Well, damn. Got a new dream and boy is it a doozy.
Taserface tossed me and Rocket into the brig after this blue chick convinced him we were more valuable alive considerin' we had large bounties on our heads. Spent about five seconds feeling sorry for myself 'fore Rocket tells me Quill is with Ego. Well I can't have that, considerin' I know what Ego really wants from him. So we hatch a plan to bust out.
Only...we gotta rely on the twig (literally a tiny talkin', walkin' little tree thing) to get my other fin as the one on my noggin' is currently busted. Stupid little guy kept bringin' the wrong stuff like he don't understand a damn thing we're sayin'. I can't even say some of the things he found that
weren't my fin. Finally Kraglin, my former crewmate, rolls up with my fin and blubbers some apology about how he didn't mean to start a mutiny.

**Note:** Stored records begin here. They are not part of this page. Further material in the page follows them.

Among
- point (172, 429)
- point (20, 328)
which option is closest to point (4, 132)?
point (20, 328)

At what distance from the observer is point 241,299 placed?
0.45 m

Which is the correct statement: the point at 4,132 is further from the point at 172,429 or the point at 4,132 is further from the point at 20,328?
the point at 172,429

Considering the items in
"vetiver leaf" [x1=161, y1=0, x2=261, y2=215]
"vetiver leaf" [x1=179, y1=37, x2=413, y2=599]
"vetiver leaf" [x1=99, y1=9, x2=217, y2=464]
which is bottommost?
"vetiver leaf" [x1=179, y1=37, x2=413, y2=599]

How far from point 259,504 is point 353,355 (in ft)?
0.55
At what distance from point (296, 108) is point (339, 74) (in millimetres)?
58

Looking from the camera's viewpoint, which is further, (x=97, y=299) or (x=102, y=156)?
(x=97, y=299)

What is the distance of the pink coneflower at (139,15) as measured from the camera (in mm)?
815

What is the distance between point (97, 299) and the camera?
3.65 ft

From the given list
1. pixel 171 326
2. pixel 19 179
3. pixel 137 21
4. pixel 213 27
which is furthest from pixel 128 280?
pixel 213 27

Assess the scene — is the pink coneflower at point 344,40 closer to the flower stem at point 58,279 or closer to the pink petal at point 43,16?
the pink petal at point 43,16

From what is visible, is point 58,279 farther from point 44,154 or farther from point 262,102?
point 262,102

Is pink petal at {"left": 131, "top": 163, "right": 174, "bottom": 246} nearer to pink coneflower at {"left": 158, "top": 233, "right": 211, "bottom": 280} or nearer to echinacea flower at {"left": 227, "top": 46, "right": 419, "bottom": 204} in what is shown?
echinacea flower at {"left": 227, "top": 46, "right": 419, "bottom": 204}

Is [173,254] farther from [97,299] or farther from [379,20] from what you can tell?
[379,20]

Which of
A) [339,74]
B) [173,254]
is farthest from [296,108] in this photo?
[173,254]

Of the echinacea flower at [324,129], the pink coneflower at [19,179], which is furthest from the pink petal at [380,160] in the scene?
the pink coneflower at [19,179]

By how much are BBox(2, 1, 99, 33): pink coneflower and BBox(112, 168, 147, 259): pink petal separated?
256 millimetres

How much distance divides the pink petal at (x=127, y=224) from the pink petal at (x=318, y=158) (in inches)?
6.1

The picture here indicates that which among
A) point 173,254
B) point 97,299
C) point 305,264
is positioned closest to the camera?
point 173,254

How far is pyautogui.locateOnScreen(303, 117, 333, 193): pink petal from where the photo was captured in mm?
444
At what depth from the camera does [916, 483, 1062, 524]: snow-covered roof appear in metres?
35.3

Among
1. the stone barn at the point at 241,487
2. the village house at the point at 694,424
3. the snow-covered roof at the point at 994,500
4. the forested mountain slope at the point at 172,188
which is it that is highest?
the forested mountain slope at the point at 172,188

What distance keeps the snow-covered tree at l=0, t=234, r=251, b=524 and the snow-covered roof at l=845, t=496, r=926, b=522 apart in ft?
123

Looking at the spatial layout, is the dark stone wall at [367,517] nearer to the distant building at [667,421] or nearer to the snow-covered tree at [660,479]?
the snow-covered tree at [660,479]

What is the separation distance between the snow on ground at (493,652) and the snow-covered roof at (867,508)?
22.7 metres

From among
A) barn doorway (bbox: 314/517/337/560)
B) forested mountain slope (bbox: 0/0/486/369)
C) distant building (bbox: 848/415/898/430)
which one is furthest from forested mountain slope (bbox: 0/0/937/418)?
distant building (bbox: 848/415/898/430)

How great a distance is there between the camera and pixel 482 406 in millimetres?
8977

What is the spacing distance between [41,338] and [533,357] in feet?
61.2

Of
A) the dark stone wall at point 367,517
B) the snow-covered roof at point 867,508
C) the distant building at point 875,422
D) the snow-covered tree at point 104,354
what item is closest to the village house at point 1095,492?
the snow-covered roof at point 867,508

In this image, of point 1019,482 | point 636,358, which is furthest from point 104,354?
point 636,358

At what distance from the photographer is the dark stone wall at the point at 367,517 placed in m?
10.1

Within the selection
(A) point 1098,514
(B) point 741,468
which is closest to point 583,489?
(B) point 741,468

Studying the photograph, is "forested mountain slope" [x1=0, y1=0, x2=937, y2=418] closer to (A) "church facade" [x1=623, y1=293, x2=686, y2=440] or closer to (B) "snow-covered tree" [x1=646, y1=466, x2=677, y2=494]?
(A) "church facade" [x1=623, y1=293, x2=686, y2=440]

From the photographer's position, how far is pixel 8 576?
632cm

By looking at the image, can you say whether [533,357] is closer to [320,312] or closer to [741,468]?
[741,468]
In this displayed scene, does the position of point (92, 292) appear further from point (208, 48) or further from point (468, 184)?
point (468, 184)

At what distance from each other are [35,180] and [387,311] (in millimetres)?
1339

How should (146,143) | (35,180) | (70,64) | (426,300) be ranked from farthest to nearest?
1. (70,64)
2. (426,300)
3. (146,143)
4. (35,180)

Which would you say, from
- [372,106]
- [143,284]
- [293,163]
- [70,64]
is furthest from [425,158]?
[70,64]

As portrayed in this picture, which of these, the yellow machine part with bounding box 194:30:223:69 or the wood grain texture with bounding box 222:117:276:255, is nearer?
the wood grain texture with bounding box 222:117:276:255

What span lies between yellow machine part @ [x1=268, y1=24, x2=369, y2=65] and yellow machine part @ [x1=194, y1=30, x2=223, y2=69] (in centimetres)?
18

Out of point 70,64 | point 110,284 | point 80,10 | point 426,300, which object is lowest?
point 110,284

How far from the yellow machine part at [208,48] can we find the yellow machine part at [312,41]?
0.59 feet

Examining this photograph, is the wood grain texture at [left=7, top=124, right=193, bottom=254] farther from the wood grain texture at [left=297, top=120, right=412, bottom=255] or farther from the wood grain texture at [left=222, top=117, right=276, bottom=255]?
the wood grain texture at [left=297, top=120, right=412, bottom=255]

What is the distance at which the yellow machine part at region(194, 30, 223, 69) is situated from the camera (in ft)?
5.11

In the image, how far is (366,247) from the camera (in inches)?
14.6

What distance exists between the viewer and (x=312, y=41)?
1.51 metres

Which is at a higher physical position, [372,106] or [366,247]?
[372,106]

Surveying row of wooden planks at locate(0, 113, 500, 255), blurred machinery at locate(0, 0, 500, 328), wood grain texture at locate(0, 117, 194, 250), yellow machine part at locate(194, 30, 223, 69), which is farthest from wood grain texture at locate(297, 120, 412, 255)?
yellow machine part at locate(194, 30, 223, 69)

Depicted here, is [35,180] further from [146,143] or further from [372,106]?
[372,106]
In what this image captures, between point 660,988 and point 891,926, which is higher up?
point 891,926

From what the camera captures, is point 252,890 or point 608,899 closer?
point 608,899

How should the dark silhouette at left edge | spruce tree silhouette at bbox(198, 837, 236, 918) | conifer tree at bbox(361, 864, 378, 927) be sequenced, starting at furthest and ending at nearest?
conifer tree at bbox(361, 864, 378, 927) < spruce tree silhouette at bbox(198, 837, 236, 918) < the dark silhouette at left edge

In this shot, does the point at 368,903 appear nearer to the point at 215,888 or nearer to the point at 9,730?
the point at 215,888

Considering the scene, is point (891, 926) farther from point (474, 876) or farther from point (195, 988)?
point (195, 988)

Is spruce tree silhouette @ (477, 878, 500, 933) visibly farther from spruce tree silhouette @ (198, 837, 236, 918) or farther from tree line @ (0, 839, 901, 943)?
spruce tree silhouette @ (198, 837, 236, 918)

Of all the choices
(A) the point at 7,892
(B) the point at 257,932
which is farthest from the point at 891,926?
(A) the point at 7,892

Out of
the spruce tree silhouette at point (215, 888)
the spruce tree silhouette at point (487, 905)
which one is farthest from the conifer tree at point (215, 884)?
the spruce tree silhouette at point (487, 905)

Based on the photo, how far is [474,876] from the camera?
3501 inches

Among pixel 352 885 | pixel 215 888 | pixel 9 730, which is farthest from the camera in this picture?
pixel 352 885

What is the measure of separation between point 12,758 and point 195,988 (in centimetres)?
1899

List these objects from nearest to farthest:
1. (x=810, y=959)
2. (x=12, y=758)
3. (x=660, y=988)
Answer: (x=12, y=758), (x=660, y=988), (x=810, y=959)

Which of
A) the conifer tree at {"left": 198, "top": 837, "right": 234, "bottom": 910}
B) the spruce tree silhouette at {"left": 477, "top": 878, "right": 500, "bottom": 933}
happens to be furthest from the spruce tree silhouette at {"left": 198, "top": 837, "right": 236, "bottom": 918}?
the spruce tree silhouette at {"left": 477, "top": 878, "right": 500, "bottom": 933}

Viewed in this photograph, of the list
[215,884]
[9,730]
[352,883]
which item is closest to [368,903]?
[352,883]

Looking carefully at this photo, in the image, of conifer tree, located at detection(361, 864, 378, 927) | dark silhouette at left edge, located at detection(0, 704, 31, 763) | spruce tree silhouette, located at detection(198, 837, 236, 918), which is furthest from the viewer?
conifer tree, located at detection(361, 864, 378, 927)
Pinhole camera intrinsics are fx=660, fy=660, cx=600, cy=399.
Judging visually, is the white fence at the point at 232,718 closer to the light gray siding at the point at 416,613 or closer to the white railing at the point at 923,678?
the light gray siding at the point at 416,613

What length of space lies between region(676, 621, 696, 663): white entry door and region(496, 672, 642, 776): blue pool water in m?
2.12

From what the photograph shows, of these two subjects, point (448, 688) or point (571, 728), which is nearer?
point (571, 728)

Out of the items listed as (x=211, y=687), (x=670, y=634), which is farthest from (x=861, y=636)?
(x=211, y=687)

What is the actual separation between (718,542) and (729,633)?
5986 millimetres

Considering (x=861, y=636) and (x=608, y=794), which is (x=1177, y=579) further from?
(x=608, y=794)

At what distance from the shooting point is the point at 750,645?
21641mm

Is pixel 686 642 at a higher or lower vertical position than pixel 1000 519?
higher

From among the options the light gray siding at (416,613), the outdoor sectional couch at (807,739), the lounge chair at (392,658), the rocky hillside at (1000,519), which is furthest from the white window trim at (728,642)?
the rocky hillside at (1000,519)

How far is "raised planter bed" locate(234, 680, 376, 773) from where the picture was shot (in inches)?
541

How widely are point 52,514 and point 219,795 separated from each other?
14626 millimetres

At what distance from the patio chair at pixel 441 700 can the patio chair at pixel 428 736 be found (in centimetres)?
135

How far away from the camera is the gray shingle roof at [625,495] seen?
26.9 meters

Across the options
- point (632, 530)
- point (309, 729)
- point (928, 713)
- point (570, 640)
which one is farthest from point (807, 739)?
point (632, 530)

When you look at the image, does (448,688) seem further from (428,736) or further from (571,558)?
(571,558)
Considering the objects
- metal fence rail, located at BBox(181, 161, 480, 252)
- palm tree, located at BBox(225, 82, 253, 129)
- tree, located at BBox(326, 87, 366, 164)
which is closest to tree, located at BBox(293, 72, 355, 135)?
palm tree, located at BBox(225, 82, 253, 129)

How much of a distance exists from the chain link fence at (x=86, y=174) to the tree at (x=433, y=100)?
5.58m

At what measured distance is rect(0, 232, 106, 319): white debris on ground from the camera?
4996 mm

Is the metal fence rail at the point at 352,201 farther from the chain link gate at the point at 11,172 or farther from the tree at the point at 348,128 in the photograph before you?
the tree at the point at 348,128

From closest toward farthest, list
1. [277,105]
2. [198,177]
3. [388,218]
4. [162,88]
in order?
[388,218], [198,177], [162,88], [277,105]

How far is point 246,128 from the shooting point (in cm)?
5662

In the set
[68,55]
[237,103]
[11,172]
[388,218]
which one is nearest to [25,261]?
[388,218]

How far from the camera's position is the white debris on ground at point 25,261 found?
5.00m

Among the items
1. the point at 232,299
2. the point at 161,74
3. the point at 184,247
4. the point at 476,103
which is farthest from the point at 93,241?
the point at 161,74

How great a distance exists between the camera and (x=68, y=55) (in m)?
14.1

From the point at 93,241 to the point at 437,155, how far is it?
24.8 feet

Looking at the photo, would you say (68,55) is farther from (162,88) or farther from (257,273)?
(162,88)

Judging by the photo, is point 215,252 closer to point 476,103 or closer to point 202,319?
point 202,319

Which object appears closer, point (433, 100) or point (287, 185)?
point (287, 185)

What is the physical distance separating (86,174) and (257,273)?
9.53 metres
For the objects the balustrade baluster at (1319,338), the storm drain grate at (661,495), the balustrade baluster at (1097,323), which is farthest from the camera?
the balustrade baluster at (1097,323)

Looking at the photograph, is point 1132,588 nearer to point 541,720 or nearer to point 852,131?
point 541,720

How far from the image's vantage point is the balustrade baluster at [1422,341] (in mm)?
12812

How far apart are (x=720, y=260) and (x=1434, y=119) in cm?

Yeah, well, stupid is as stupid does. Still, I ain't about to kill the only member of my crew left that actually gives a damn about me.
So out we go, struttin' out of the jail cell and down the corridors of my ship and I whistle the hell outta my Yaka arrow. I take out every single one of those bastards. I don't even need to
see 'em to get 'em. It was a damned fine light show! I saved the best trick for last: I blew up half my ship - with Taserface in it.
Karma's a bitch, you dumb, ugly bastard.